Extending VQDNA/HRQ to Generative and Broader Genomic Applications

Investigate and develop broader applications of VQDNA and HRQ—specifically generative modeling tasks in genomics—and rigorously assess their effectiveness and biological significance beyond the discriminative tasks evaluated in this work.

Background

Empirical analyses show HRQ’s biological significance (e.g., pattern-awareness for SARS-CoV-2 lineages), but the framework is primarily evaluated on discriminative downstream tasks. The authors explicitly point to generation and broader genomic applications as an area deserving further paper.

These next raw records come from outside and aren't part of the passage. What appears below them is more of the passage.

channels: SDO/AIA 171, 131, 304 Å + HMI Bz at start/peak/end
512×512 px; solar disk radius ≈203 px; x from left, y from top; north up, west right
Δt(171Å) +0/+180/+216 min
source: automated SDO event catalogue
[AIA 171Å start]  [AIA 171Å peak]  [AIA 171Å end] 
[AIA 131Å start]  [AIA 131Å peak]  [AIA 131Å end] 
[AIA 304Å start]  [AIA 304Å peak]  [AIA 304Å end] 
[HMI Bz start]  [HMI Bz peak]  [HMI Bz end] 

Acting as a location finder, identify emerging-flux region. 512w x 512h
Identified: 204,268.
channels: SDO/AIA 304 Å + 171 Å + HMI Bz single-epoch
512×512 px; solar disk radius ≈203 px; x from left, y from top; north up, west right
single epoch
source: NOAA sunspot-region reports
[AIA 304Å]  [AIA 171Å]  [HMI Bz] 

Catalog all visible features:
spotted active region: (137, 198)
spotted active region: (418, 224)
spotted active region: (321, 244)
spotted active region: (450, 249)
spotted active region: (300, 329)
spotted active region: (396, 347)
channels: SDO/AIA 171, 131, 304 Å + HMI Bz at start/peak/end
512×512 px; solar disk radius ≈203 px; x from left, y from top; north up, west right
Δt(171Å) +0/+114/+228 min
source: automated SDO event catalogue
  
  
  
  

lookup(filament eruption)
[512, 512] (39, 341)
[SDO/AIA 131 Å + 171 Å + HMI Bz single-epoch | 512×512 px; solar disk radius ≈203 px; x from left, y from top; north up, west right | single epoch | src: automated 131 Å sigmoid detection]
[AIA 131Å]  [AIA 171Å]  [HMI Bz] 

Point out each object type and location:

They state these avenues remain open, indicating the need for systematic development and evaluation of VQDNA/HRQ in generative settings and other genomics applications.

References

There are several limitations in this work: (1) The superiority of VQDNA stems from its genome vocabulary learning, which is an additional training stage with extra costs compared to other models. Thus, there is still room for reducing its computational overhead to boost its applicability. (2) Due to the computational constraints, the model scale of VQDNA has not reached its maximum. How to scale up VQDNA while maintaining the gained merits is worth exploring. (3) As the HRQ vocabulary has shown great biological significance in SARS-CoV-2 mutations, broader applications in genomics with VQDNA, such as generation tasks, deserve to be studied. Overall, all these avenues remain open for our future research.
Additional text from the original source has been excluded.